WRITTEN PROBLEM → Rewrite every line of the entries below as a numbered list, dropping blank lines. Omit the pictures from the output.

DATASET ROWS →
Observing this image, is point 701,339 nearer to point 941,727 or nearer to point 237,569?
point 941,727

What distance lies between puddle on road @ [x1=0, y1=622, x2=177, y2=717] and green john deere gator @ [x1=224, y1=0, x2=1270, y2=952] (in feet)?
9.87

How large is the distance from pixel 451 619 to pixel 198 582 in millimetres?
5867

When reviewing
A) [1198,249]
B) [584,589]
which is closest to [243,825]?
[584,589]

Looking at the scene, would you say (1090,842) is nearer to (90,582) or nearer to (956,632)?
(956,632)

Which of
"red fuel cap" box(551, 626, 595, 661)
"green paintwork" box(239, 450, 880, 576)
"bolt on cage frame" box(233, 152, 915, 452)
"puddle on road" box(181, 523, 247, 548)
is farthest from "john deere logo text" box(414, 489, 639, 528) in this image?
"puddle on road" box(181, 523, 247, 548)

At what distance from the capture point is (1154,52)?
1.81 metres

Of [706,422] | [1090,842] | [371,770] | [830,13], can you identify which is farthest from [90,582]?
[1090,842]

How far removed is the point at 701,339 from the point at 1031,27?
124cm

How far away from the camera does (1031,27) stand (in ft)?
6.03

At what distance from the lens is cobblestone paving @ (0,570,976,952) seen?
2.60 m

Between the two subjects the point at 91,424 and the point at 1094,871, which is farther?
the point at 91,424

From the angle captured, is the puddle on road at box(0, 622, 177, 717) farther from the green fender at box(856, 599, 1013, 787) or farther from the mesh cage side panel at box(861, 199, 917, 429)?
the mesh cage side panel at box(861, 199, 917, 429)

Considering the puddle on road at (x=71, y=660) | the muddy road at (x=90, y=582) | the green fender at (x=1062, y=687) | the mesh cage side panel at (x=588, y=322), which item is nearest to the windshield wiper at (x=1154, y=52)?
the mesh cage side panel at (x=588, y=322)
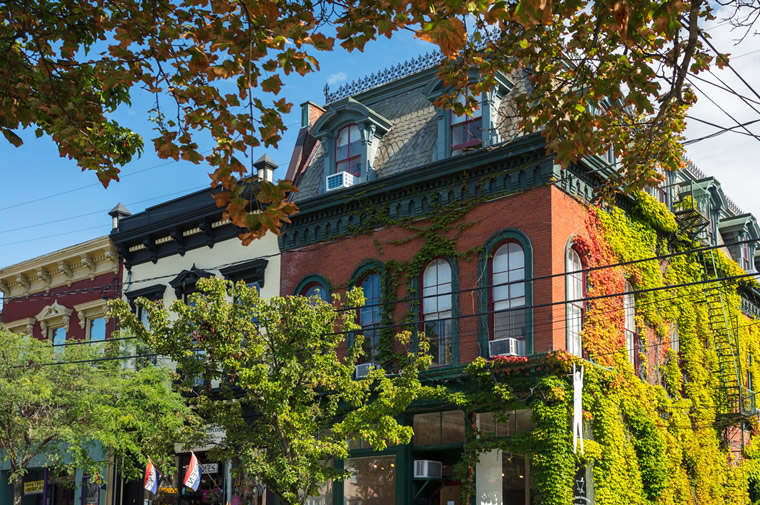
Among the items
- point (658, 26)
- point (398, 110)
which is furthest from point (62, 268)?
point (658, 26)

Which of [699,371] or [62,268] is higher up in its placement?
[62,268]

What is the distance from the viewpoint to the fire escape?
2856cm

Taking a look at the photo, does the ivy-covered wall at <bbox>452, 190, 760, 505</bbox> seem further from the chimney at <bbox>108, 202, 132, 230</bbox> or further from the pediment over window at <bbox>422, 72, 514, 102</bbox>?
the chimney at <bbox>108, 202, 132, 230</bbox>

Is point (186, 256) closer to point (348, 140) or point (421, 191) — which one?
point (348, 140)

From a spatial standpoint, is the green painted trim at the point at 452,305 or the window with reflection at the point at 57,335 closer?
the green painted trim at the point at 452,305

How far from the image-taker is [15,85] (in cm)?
1008

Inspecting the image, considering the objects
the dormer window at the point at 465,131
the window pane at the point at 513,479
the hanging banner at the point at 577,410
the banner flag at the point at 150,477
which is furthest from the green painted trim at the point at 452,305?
the banner flag at the point at 150,477

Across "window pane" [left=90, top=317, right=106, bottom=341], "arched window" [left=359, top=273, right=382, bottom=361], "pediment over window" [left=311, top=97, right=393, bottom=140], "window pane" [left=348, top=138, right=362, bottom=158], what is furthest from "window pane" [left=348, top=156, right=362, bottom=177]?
A: "window pane" [left=90, top=317, right=106, bottom=341]

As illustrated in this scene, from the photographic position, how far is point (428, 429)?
24125 mm

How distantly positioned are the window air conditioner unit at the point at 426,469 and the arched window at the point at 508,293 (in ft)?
11.7

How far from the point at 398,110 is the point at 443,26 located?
21.1m

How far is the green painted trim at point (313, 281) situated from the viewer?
2672 centimetres

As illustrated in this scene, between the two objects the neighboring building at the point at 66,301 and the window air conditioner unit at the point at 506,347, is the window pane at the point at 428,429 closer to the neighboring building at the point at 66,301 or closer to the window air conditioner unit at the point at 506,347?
the window air conditioner unit at the point at 506,347

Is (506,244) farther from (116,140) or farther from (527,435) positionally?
(116,140)
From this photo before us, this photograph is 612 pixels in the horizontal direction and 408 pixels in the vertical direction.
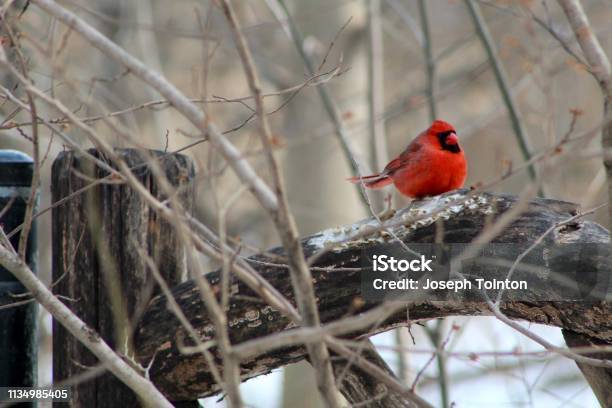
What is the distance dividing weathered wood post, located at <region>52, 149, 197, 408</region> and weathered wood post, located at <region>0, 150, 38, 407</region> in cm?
9

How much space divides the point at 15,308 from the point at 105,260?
0.30 metres

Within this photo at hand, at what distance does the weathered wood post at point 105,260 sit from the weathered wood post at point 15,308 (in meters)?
0.09

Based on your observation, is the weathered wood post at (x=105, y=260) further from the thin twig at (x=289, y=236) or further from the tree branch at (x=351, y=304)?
the thin twig at (x=289, y=236)

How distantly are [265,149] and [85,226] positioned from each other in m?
1.34

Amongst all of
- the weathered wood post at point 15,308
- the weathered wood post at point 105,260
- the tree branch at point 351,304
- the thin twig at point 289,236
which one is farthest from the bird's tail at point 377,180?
the thin twig at point 289,236

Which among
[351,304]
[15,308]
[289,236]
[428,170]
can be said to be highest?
[428,170]

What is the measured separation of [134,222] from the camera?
9.67 ft

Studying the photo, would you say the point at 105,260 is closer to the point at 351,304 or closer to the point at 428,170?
the point at 351,304

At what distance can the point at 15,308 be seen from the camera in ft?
9.65

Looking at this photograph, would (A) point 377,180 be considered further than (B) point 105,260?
Yes

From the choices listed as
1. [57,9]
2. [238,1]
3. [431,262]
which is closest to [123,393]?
[431,262]

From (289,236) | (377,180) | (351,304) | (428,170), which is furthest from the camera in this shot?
Answer: (377,180)

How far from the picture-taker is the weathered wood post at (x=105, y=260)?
9.57 feet

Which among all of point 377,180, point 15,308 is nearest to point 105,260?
point 15,308
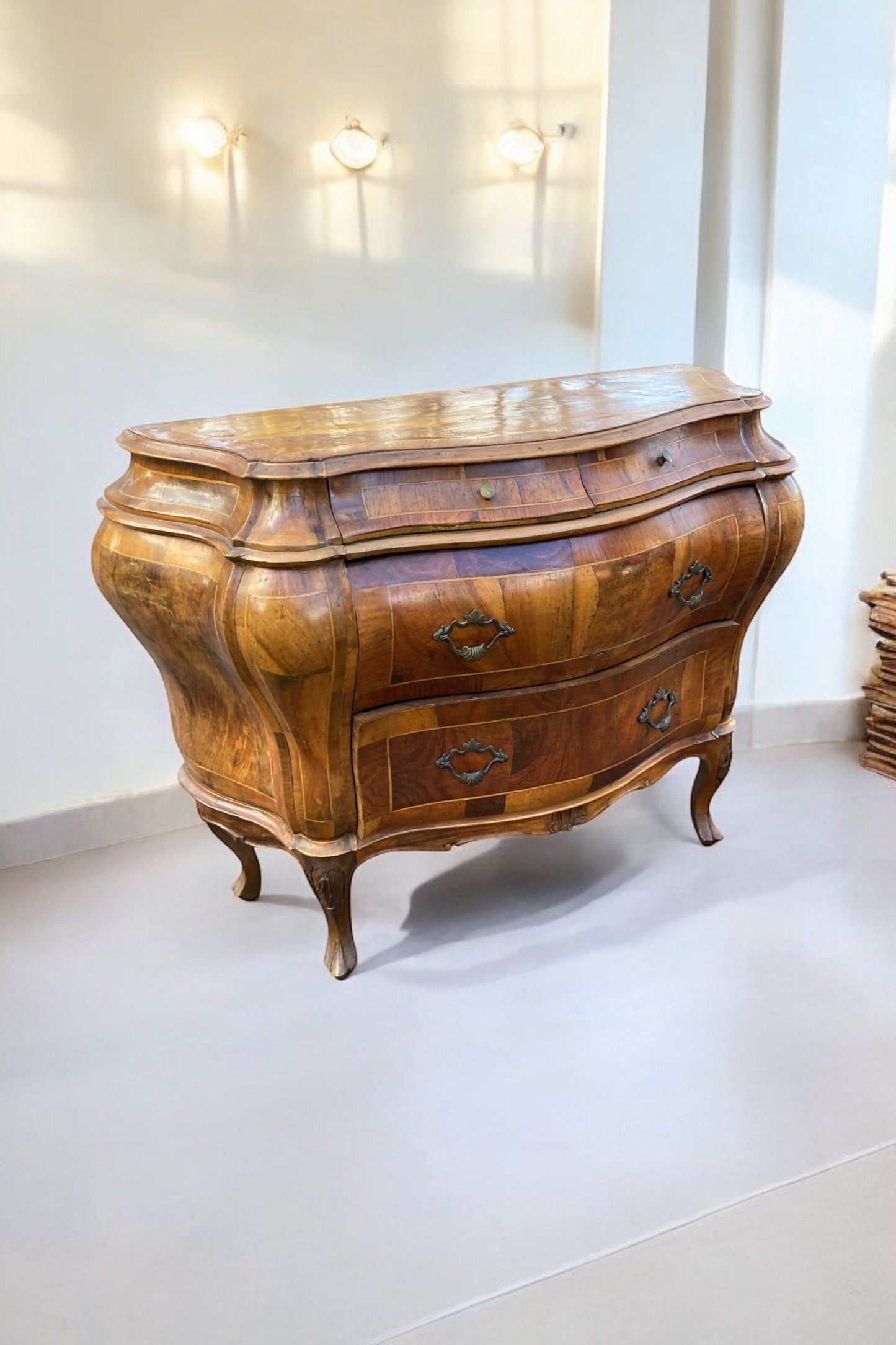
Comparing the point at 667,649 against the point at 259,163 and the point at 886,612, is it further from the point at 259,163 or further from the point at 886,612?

THE ANSWER →
1. Observing this image, is point 701,339 nearer to point 941,727 or nearer to point 237,569?
2. point 941,727
3. What distance lies between puddle on road @ [x1=0, y1=622, x2=177, y2=717] and green john deere gator @ [x1=224, y1=0, x2=1270, y2=952] (in feet)?
4. 9.87
5. How large is the distance from pixel 451 619 to pixel 198 582 in millimetres?
6. 5867
7. When reviewing
8. A) [1198,249]
9. B) [584,589]
10. which is closest to [243,825]?
11. [584,589]
12. Looking at the scene, would you say (1090,842) is nearer to (90,582) or nearer to (956,632)?
13. (956,632)
14. Which of
15. "red fuel cap" box(551, 626, 595, 661)
16. "green paintwork" box(239, 450, 880, 576)
17. "bolt on cage frame" box(233, 152, 915, 452)
18. "puddle on road" box(181, 523, 247, 548)
19. is farthest from "john deere logo text" box(414, 489, 639, 528) in this image?
20. "puddle on road" box(181, 523, 247, 548)
21. At what distance from the capture point is (1154,52)?
22. 1.81 metres
23. Of [706,422] | [1090,842] | [371,770] | [830,13], can you identify which is farthest from [90,582]?
24. [1090,842]
25. How far removed is the point at 701,339 from the point at 1031,27?
26. 124cm
27. How far away from the camera does (1031,27) stand (in ft)?
28. 6.03
29. At what distance from the lens is cobblestone paving @ (0,570,976,952) seen?
30. 2.60 m
31. Between the two subjects the point at 91,424 and the point at 1094,871, which is farther?
32. the point at 91,424
33. From the angle captured, is the puddle on road at box(0, 622, 177, 717) farther from the green fender at box(856, 599, 1013, 787) or farther from the mesh cage side panel at box(861, 199, 917, 429)?
34. the mesh cage side panel at box(861, 199, 917, 429)
35. Considering the puddle on road at (x=71, y=660) | the muddy road at (x=90, y=582) | the green fender at (x=1062, y=687) | the mesh cage side panel at (x=588, y=322), which item is nearest to the windshield wiper at (x=1154, y=52)?
36. the mesh cage side panel at (x=588, y=322)
37. Among the items
38. - point (658, 26)
39. - point (398, 110)
40. which is furthest from point (62, 268)?
41. point (658, 26)
42. Which of [699,371] or [62,268] is higher up in its placement?
43. [62,268]
44. What is the distance from the viewpoint to the fire escape?
45. 2856cm
46. Taking a look at the photo, does the ivy-covered wall at <bbox>452, 190, 760, 505</bbox> seem further from the chimney at <bbox>108, 202, 132, 230</bbox> or further from the pediment over window at <bbox>422, 72, 514, 102</bbox>?
47. the chimney at <bbox>108, 202, 132, 230</bbox>
48. Is point (186, 256) closer to point (348, 140) or point (421, 191) — which one?
49. point (348, 140)
50. From a spatial standpoint, is the green painted trim at the point at 452,305 or the window with reflection at the point at 57,335 closer?
51. the green painted trim at the point at 452,305
52. How far from the image-taker is [15,85] (in cm)?
53. 1008
54. Inspecting the image, considering the objects
55. the dormer window at the point at 465,131
56. the window pane at the point at 513,479
57. the hanging banner at the point at 577,410
58. the banner flag at the point at 150,477
59. which is furthest from the green painted trim at the point at 452,305?
60. the banner flag at the point at 150,477
61. Across "window pane" [left=90, top=317, right=106, bottom=341], "arched window" [left=359, top=273, right=382, bottom=361], "pediment over window" [left=311, top=97, right=393, bottom=140], "window pane" [left=348, top=138, right=362, bottom=158], what is furthest from "window pane" [left=348, top=156, right=362, bottom=177]?
62. A: "window pane" [left=90, top=317, right=106, bottom=341]
63. As illustrated in this scene, from the photographic position, how far is point (428, 429)?
64. 24125 mm
65. How distantly positioned are the window air conditioner unit at the point at 426,469 and the arched window at the point at 508,293 (in ft)?
66. 11.7
67. How far from the point at 398,110 is the point at 443,26 located?
68. 21.1m
69. How far is the green painted trim at point (313, 281) situated from the viewer?
70. 2672 centimetres
71. As illustrated in this scene, between the two objects the neighboring building at the point at 66,301 and the window air conditioner unit at the point at 506,347, is the window pane at the point at 428,429 closer to the neighboring building at the point at 66,301 or closer to the window air conditioner unit at the point at 506,347?
72. the window air conditioner unit at the point at 506,347
73. Is (506,244) farther from (116,140) or farther from (527,435) positionally?
74. (116,140)
75. From this photo before us, this photograph is 612 pixels in the horizontal direction and 408 pixels in the vertical direction.
76. What is the distance dividing weathered wood post, located at <region>52, 149, 197, 408</region> and weathered wood post, located at <region>0, 150, 38, 407</region> in cm?
77. 9
78. How much space divides the point at 15,308 from the point at 105,260?
79. 0.30 metres
80. Within this photo at hand, at what distance does the weathered wood post at point 105,260 sit from the weathered wood post at point 15,308 (in meters)?
81. 0.09
82. Based on your observation, is the weathered wood post at (x=105, y=260) further from the thin twig at (x=289, y=236) or further from the tree branch at (x=351, y=304)?
83. the thin twig at (x=289, y=236)
84. How distantly are [265,149] and [85,226] positioned from each other in m?
85. 1.34
86. Amongst all of
87. - the weathered wood post at point 15,308
88. - the weathered wood post at point 105,260
89. - the tree branch at point 351,304
90. - the thin twig at point 289,236
91. which one is farthest from the bird's tail at point 377,180?
92. the thin twig at point 289,236
93. Which among
94. [351,304]
95. [15,308]
96. [289,236]
97. [428,170]
98. can be said to be highest?
99. [428,170]
100. What is the measured separation of [134,222] from the camera?
101. 9.67 ft
102. Studying the photo, would you say the point at 105,260 is closer to the point at 351,304 or closer to the point at 428,170?
103. the point at 351,304
104. At what distance can the point at 15,308 be seen from the camera in ft?
105. 9.65
106. Looking at this photograph, would (A) point 377,180 be considered further than (B) point 105,260?
107. Yes
108. From the choices listed as
109. 1. [57,9]
110. 2. [238,1]
111. 3. [431,262]
112. which is closest to [123,393]?
113. [431,262]
114. From (289,236) | (377,180) | (351,304) | (428,170), which is furthest from the camera in this shot?
115. Answer: (377,180)
116. How far from the picture-taker is the weathered wood post at (x=105, y=260)?
117. 9.57 feet
118. Which among all of point 377,180, point 15,308 is nearest to point 105,260?
119. point 15,308
120. Comparing the point at 667,649 against the point at 259,163 and the point at 886,612, is it further from the point at 259,163 or further from the point at 886,612?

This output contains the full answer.